Hacerlo sentaría un precedente para las futuras crisis sanitarias que, casi con seguridad, enfrentaremos.
La decisión de los Estados Unidos a favor de liberar las patentes de las vacunas contra el COVID-19 es un paso importante para acabar con la enorme desigualdad de acceso, aunque no va a solucionar la escasez mundial, al menos no en el corto plazo. Mientras la pandemia sigue haciendo estragos, la discusión sobre las patentes pone de presente el problema que supone el monopolio de las empresas farmacéuticas en tiempos de crisis y la necesidad de considerar las vacunas como un bien público mundial.
Desde el año pasado, India y Sudáfrica lideran una propuesta ante la Organización Mundial del Comercio (OMC) para suspender temporalmente las patentes de las vacunas y otras tecnologías contra el coronavirus. Si esta exención se adoptara, compañías y Estados alrededor del mundo podrían fabricar estas vacunas libremente sin temor a enfrentar demandas y sanciones.
Estados Unidos tiene una larga tradición de castigar a los países que violan las patentes de empresas farmacéuticas. Por eso la decisión de Biden ha sido aplaudida por instituciones públicas, organizaciones humanitarias y expertos de salud pública, y tiene el potencial de sentar un precedente para futuras crisis sanitarias que, casi con seguridad, enfrentaremos.

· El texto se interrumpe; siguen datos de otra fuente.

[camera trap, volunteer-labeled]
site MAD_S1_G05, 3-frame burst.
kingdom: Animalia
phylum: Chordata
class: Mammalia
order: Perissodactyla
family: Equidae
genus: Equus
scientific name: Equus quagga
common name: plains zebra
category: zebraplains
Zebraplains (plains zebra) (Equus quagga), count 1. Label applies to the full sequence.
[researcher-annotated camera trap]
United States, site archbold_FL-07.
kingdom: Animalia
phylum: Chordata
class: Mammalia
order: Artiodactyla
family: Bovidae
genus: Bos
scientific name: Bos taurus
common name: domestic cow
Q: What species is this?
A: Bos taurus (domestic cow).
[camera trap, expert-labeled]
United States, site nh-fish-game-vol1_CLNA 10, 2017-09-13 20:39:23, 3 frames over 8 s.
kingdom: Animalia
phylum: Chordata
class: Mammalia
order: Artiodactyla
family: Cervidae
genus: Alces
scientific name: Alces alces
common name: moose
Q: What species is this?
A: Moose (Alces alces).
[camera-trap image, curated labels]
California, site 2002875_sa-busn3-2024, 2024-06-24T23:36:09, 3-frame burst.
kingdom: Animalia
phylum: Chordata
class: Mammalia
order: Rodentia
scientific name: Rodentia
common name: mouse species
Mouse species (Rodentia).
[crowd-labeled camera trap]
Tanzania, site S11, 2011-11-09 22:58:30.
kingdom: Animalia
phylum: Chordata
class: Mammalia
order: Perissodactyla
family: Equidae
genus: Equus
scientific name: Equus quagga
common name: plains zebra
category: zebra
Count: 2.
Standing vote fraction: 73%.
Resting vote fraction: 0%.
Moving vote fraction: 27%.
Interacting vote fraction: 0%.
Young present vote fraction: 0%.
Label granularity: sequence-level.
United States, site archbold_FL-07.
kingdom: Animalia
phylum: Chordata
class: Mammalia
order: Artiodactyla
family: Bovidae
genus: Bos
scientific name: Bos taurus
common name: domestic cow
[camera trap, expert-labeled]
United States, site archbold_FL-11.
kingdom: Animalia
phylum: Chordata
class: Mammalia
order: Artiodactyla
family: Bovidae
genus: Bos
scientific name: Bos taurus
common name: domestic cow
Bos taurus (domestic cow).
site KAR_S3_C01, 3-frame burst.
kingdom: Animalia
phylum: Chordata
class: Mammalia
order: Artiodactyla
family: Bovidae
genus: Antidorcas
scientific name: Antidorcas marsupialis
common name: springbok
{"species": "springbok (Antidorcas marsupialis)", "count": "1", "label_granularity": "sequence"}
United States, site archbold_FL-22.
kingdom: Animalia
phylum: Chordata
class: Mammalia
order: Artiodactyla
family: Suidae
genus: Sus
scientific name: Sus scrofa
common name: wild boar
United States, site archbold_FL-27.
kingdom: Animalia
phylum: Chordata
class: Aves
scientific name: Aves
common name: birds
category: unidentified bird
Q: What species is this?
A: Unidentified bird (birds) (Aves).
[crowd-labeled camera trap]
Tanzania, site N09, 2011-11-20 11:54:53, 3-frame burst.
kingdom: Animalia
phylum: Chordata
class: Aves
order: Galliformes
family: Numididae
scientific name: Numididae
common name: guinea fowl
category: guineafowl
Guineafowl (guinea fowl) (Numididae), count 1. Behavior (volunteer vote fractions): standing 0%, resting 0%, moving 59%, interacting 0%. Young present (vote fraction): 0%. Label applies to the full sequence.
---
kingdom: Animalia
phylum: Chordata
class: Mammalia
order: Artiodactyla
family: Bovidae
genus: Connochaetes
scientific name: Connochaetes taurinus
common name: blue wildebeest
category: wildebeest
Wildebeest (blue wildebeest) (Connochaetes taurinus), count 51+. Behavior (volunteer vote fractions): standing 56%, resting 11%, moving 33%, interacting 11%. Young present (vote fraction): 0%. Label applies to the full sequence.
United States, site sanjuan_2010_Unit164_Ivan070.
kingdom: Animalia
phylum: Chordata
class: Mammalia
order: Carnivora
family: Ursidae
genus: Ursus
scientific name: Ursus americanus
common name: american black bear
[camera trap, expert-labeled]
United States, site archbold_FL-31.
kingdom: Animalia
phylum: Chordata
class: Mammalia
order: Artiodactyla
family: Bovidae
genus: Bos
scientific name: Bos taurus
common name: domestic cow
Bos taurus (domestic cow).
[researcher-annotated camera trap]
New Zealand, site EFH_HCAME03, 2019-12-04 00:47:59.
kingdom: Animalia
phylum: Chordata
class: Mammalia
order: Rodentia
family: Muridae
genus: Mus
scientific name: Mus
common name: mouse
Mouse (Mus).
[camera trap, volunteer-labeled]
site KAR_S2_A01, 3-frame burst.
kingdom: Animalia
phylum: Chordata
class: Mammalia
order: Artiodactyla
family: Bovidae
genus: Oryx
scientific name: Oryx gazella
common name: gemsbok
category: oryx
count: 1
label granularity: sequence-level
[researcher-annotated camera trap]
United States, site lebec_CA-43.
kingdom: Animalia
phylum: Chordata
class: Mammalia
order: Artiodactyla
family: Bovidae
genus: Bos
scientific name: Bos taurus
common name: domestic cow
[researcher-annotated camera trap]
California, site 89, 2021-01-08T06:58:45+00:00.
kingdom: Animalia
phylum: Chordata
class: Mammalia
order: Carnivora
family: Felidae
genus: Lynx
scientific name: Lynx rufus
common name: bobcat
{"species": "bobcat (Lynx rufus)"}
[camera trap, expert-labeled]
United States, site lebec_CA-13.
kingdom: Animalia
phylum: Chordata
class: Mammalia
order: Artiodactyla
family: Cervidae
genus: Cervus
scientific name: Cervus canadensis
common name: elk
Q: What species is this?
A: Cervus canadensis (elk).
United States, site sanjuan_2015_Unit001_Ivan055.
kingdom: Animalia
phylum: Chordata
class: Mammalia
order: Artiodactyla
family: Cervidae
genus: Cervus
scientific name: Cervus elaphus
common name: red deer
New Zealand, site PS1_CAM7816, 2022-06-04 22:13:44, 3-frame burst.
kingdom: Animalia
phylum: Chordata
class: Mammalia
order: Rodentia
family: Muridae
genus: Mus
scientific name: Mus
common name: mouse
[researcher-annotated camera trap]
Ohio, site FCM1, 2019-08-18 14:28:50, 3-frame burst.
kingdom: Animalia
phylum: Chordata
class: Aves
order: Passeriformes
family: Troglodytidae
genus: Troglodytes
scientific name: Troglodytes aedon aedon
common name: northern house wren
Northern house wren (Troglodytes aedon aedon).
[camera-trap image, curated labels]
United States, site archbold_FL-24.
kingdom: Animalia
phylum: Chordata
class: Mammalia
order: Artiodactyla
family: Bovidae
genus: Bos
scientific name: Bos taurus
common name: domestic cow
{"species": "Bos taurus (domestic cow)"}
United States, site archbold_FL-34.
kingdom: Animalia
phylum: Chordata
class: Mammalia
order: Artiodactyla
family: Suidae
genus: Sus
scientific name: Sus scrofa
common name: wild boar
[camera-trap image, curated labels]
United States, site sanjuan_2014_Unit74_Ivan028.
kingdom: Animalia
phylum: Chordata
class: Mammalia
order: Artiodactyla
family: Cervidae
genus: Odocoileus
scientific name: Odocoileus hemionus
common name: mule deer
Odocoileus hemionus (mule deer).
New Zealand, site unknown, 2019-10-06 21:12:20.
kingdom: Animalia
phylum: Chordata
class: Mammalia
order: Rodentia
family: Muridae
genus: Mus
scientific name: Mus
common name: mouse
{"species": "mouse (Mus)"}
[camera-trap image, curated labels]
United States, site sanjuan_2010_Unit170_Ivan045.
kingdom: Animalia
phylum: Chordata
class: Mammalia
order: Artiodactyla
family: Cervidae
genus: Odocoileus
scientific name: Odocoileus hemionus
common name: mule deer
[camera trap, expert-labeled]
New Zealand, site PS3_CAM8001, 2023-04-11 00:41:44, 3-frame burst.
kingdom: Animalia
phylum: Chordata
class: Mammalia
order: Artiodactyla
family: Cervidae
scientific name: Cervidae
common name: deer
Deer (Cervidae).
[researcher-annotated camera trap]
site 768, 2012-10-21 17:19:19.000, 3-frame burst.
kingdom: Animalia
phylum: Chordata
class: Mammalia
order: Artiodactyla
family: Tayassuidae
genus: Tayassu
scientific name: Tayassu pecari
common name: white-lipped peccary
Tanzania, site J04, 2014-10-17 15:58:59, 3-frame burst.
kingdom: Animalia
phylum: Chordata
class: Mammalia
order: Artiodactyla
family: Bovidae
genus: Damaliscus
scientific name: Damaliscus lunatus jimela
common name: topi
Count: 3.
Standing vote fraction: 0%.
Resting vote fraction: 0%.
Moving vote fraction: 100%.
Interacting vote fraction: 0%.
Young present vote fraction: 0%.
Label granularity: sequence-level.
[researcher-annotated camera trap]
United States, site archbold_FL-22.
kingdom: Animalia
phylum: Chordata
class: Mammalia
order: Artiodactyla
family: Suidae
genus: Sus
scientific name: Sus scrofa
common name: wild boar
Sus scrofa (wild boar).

Con todo, existen varios obstáculos para la liberación de las patentes. Por una parte, la OMC funciona por consenso entre sus 164 miembros y aunque más de 100 países, sobre todo emergentes, apoyan la medida, habría que sortear la oposición de grandes economías como Reino Unido, Japón y la Unión Europea. La nueva postura de la administración Biden puede ejercer presión y convencer a otros países a ceder para llegar a un acuerdo, pero son negociaciones que podrían tardar meses, en medio de una tragedia que no da espera.
Además, liberar las patentes sería solo el primer paso. Las tecnologías con que se fabrican las vacunas son tan importantes como su fórmula, y la OMC no tiene el poder para obligar a las farmacéuticas a compartir este conocimiento, aunque los países sí pueden hacerlo cuando negocian con ellas. Finalmente, se necesitarían enormes inversiones para aumentar la capacidad mundial de manufactura de vacunas, especialmente las que usan nuevas tecnologías, pues durante el último año los problemas y retrasos en la cadena de producción han sido la norma.
Como era de esperarse, a las farmacéuticas no les hizo ninguna gracia el anuncio de la administración Biden y tampoco tienen la intención de compartir patentes que les representarán billones de dólares en ganancias en los próximos años. También señalaron, con razón, que parte de la culpa por la escasez es de los países ricos que están acaparando vacunas, en lugar de compartirlas de manera más equitativa con las naciones en desarrollo.
Luego están los argumentos, bastante cuestionables, de que las protecciones a la propiedad intelectual son cruciales para promover la innovación científica y que la ausencia de lucro desincentivaría el desarrollo de nuevos fármacos, pero olvidan mencionar que la inversión pública fue determinante para el desarrollo de las vacunas contra el coronavirus. La de AstraZeneca recibió al menos un 97 % de financiación estatal y humanitaria, y la tecnología en la que se basan las vacunas de Pfizer y Moderna también fue financiada durante décadas con dineros públicos antes de ser adoptada por las empresas farmacéuticas.
Por eso, como bien dijo la representante comercial de Estados Unidos, Katherine Tai, “las circunstancias extraordinarias de la pandemia de COVID-19 exigen medidas extraordinarias”.